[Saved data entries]
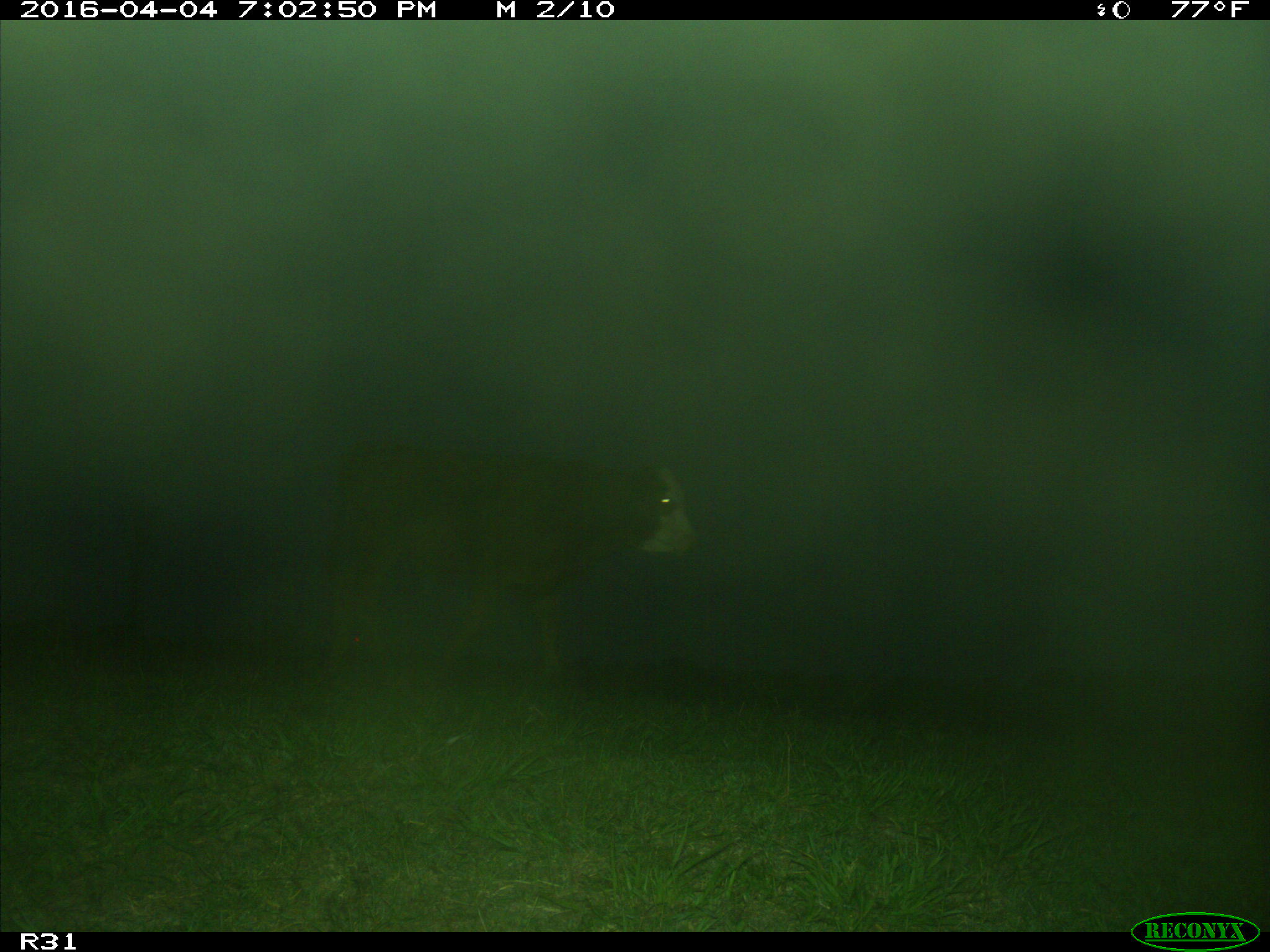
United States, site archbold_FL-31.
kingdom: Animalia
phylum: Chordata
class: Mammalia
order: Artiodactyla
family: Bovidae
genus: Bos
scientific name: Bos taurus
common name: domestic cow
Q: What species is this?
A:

■ PROBLEM TO WORK ON:
The answer must be the line containing "order: Artiodactyla" and every line after it through the end of the records, repeated exactly.

■ TASK OUTPUT:
order: Artiodactyla
family: Bovidae
genus: Bos
scientific name: Bos taurus
common name: domestic cow
Q: What species is this?
A:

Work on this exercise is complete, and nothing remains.